PC §30.05. CRIMINAL TRESPASS.
(a) A person commits an offense if the person enters or remains on or in property of another, including residential land, agricultural land, a recreational vehicle park, a building, or an aircraft or other vehicle, without effective consent and the person:
(1) had notice that the entry was forbidden; or
(2) received notice to depart but failed to do so.
(b) For purposes of this section:
(1) “Entry” means the intrusion of the entire body.
(2) “Notice” means:
(A) oral or written communication by the owner or someone with apparent authority to act for the owner;
(B) fencing or other enclosure obviously designed to exclude intruders or to contain livestock;
(C) a sign or signs posted on the property or at the entrance to the building, reasonably likely to come to the attention of intruders, indicating that entry is forbidden;
The key distinction here is THAT ENTRY WAS FORBIDDEN. Now you argue that placing conditions on entry, that state if those conditions are not met, you have been notified that entry was forbidden. You argue argue that the written communication of those conditions however ambiguous, arbitrary, or undetectable constitutes notice that ENTRY IS FORBIDDEN (to you).
Then you say...except when the real property code, or non-discrimination/public accommodation statutes apply... None of which directly mention criminal trespass. In fact, a private residence owner has the right to exclude certain races/religions, etc. from his property.
My "no whitey" sign on my house, has the force of law even if I let in a person of pallor (only because they looked black) to me. They were concealing the fact they were Caucasian, despite being explicitly notified in writing that no Caucasians (or Aggies) were welcome in my sovereign abode.
So my argument is:
The trespass statute was not intended to provide property owners with the ability to set any conditions for entry, however arbitrary, and give them the force of criminal law, at the discretion of the owner. It provides a means for owners to exclude persons without explicit permission (NO TRESPASSING), or eject them for any reason (get out of my house, no ball point pens or "whiteys" allowed).
If property owners had the right to enforce all conditions of entry simply by placing them in a written format or sign and providing them to you in advance, then one would expect that we'd see some examples of where this has occurred in "real life".
My employee handbook example...clocking in late, or talking back to the boss, or doing shoddy work is prohibited...all would be class B misdemeanors, because the handbook says your entry is predicated on following all the conditions in the handbook. This despite the fact that the owner let you into the business for the purpose of performing work, let you in even after you clocked in late, and didn't warn you to get out after your work was shoddy???
Or the mall personnel saw walk in to do some shopping but didn't notice that you had a concealed ball point pen and boxers (prohibited on the conspicuously posted sign, saying WELCOME TO THE MALL, entry forbidden to persons with boxers or carrying ball point pens).
It is not at all clear to me that the plain wording of 30.05 is meant to prohibit the above.
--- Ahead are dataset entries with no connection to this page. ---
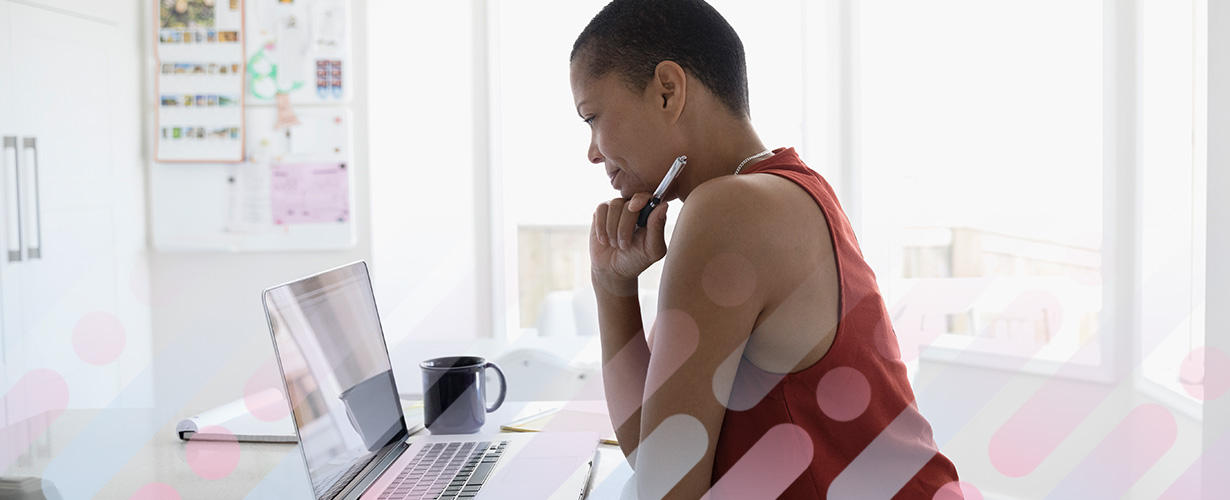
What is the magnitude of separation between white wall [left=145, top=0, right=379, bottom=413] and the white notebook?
1975 mm

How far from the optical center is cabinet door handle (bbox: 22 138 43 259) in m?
2.71

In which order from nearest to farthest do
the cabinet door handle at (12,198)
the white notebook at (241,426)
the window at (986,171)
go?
the white notebook at (241,426), the cabinet door handle at (12,198), the window at (986,171)

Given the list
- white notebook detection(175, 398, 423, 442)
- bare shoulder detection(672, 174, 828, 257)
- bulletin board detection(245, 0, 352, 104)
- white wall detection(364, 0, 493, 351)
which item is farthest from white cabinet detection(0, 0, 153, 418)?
bare shoulder detection(672, 174, 828, 257)

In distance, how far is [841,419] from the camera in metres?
0.87

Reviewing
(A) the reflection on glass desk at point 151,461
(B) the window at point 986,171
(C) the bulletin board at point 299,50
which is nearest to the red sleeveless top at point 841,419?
(A) the reflection on glass desk at point 151,461

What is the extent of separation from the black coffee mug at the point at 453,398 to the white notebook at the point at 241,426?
0.20 feet

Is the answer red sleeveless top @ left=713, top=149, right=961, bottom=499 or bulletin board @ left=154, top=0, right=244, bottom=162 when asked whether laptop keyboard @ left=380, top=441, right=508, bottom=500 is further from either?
bulletin board @ left=154, top=0, right=244, bottom=162

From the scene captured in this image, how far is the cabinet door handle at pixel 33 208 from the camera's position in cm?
271

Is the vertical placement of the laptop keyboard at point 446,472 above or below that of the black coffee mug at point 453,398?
below

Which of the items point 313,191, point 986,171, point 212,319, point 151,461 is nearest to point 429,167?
point 313,191

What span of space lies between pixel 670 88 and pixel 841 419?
1.27 ft
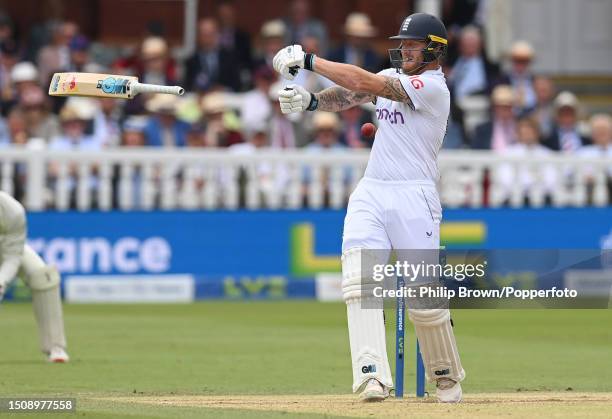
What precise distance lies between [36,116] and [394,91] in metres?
9.73

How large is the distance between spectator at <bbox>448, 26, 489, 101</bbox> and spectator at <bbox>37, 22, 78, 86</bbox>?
475 cm

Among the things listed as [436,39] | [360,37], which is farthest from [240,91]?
[436,39]

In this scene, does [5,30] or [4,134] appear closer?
[4,134]

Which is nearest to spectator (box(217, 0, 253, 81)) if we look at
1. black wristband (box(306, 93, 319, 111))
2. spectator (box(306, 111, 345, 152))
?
spectator (box(306, 111, 345, 152))

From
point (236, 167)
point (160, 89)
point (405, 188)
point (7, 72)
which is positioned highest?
point (160, 89)

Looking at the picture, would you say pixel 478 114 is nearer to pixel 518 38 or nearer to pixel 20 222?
pixel 518 38

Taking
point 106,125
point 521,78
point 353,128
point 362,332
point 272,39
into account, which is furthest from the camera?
point 521,78

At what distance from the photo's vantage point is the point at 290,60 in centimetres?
886

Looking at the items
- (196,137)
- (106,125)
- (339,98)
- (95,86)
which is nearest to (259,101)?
(196,137)

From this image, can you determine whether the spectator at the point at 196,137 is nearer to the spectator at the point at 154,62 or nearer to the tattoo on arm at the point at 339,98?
the spectator at the point at 154,62

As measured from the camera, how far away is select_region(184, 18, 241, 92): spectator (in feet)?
65.6

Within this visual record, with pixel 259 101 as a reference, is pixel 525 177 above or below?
below

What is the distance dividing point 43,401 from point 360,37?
452 inches

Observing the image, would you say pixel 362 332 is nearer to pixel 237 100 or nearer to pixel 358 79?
pixel 358 79
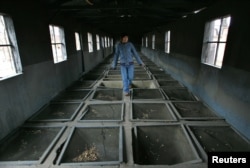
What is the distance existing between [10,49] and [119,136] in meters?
2.18

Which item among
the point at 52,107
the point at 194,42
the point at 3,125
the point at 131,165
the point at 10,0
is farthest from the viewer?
the point at 194,42

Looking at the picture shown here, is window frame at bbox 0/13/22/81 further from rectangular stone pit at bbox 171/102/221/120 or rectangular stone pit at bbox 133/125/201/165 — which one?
rectangular stone pit at bbox 171/102/221/120

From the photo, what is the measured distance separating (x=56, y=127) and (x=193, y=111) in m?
2.47

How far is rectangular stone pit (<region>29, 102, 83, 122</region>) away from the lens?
2834 millimetres

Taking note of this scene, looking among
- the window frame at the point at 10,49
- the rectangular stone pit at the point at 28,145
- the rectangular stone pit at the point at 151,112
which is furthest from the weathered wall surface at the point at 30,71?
the rectangular stone pit at the point at 151,112

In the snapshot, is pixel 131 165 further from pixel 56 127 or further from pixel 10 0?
pixel 10 0

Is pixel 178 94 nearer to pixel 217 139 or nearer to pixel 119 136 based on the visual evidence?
pixel 217 139

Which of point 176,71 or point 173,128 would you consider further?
point 176,71

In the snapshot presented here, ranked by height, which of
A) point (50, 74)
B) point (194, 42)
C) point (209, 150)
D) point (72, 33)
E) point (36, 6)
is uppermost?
point (36, 6)

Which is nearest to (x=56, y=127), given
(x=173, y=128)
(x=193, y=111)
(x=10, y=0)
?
(x=173, y=128)

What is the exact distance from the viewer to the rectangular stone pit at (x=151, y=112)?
9.39ft

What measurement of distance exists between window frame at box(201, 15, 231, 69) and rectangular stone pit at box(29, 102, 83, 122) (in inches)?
113

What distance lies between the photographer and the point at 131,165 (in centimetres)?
173

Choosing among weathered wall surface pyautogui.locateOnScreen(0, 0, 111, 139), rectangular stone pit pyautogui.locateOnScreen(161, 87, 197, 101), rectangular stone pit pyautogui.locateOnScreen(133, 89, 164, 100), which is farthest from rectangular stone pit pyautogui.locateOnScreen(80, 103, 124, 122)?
rectangular stone pit pyautogui.locateOnScreen(161, 87, 197, 101)
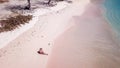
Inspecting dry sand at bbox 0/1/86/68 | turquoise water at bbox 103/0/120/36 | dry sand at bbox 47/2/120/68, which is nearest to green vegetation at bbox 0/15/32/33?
dry sand at bbox 0/1/86/68

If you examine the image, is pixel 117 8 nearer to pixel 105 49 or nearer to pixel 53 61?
pixel 105 49

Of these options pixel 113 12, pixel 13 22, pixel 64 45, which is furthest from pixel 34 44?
pixel 113 12

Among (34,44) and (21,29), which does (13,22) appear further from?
(34,44)

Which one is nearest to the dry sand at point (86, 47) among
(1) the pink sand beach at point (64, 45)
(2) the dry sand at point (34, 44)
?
(1) the pink sand beach at point (64, 45)

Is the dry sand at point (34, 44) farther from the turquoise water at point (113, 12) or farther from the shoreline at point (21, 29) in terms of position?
the turquoise water at point (113, 12)

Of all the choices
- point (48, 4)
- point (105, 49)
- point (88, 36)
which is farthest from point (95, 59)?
point (48, 4)

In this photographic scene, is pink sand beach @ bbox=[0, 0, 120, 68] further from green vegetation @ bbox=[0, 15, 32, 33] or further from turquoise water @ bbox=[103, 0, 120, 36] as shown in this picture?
green vegetation @ bbox=[0, 15, 32, 33]
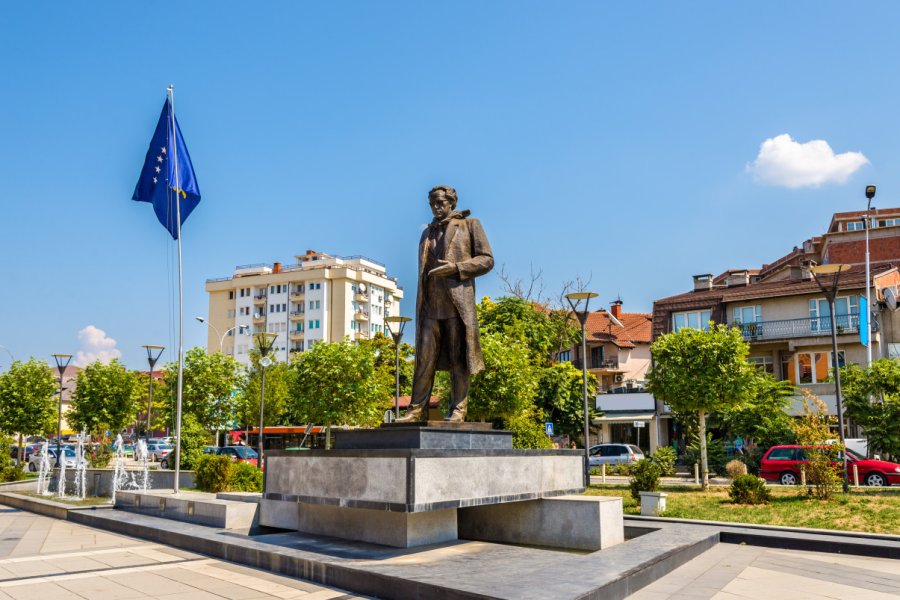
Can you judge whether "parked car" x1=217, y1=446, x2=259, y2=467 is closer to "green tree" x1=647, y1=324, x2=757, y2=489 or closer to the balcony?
"green tree" x1=647, y1=324, x2=757, y2=489

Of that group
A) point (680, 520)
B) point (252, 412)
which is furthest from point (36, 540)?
point (252, 412)

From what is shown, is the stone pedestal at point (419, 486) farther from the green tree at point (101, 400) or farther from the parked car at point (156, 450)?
the parked car at point (156, 450)

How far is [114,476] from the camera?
17.8 meters

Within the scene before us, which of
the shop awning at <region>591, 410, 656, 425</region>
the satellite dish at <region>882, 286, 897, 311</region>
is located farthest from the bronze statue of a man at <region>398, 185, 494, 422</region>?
the satellite dish at <region>882, 286, 897, 311</region>

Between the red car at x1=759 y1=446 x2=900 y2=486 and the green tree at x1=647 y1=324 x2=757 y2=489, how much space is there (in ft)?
11.3

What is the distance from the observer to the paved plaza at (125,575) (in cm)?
731

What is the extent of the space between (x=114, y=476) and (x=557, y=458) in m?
12.5

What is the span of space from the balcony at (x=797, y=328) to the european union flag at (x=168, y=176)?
31373 millimetres

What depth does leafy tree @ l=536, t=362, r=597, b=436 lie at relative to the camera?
130 feet

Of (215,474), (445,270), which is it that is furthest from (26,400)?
(445,270)

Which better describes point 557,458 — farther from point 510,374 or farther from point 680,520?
point 510,374

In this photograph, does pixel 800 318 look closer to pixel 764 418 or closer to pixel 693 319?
pixel 693 319

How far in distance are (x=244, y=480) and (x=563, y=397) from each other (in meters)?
25.7

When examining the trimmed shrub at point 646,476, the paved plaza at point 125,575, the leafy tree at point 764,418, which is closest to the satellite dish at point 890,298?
the leafy tree at point 764,418
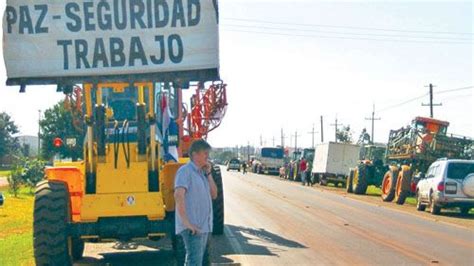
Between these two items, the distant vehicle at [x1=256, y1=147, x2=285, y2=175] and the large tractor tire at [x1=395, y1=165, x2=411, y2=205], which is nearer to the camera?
the large tractor tire at [x1=395, y1=165, x2=411, y2=205]

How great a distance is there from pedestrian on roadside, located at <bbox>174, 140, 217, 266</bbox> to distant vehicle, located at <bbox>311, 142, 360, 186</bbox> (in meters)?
43.4

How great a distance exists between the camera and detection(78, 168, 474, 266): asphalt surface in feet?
44.2

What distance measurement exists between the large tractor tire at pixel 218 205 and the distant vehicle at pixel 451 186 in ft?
36.8

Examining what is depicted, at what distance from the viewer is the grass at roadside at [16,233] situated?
1370 cm

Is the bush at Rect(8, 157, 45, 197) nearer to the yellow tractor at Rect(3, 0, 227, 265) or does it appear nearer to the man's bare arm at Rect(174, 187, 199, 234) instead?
the yellow tractor at Rect(3, 0, 227, 265)

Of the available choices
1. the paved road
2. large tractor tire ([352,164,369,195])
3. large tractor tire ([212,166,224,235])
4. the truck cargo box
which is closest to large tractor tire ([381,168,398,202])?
large tractor tire ([352,164,369,195])

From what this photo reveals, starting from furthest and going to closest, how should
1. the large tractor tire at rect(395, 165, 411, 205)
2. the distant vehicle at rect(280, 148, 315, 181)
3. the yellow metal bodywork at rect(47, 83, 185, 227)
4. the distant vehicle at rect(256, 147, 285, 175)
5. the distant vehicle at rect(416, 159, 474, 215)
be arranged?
the distant vehicle at rect(256, 147, 285, 175)
the distant vehicle at rect(280, 148, 315, 181)
the large tractor tire at rect(395, 165, 411, 205)
the distant vehicle at rect(416, 159, 474, 215)
the yellow metal bodywork at rect(47, 83, 185, 227)

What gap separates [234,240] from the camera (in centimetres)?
1630

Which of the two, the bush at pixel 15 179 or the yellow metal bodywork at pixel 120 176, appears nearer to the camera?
the yellow metal bodywork at pixel 120 176

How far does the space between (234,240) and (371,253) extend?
10.6 feet

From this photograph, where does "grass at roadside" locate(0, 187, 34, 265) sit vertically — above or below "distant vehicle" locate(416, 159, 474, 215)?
below

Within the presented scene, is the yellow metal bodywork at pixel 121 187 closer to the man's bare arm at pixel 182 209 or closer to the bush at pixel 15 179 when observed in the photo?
the man's bare arm at pixel 182 209

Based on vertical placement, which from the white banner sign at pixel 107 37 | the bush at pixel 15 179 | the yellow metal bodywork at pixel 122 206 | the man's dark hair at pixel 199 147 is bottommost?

You consistently state that I am ignoring evidence to the contrary, yet fail to provide examples.
I have provided examples (albeit apocryphal):
- Vagrants being ejected from stores with no entry except for customers, and no loitering signs, present, yet the police refusing to arrest until they first issue an explicit written TRESPASS warning to THAT specific individual.
- Other state courts holdings on similar statutes that they don't apply in public locations unless verbal notice subsequently provided (Florida, Oklahoma, Missouri).
- There is no exemption in 30.05 for on or off duty law enforcement officers (except with respect to carrying a weapon, added in 2003), so presumably a "NO COPS" sign or written policy has the force of law, and prior to 2003 a no guns sign had the force of law for police or anyone else not carrying under authority of CHL.
You state that I'm ignoring evidence presented in other thread...
DM-363 - This only addresses carrying concealed handguns on private property. It is a 20+ year old opinion, never tested, and it became moot when it was explicitly addressed by PC 30.06 in 1997.
Example of individual being excluded from public rec center via 30.05 for "bad behavior".... Even if there were "no bad behavior signs" and other posted rules that he were violating, he was only excluded after being specifically told not to return.
I am then suggest to "look up" the appellate decisions that contradict or at least refute my assertions, which I can't, because there aren't any.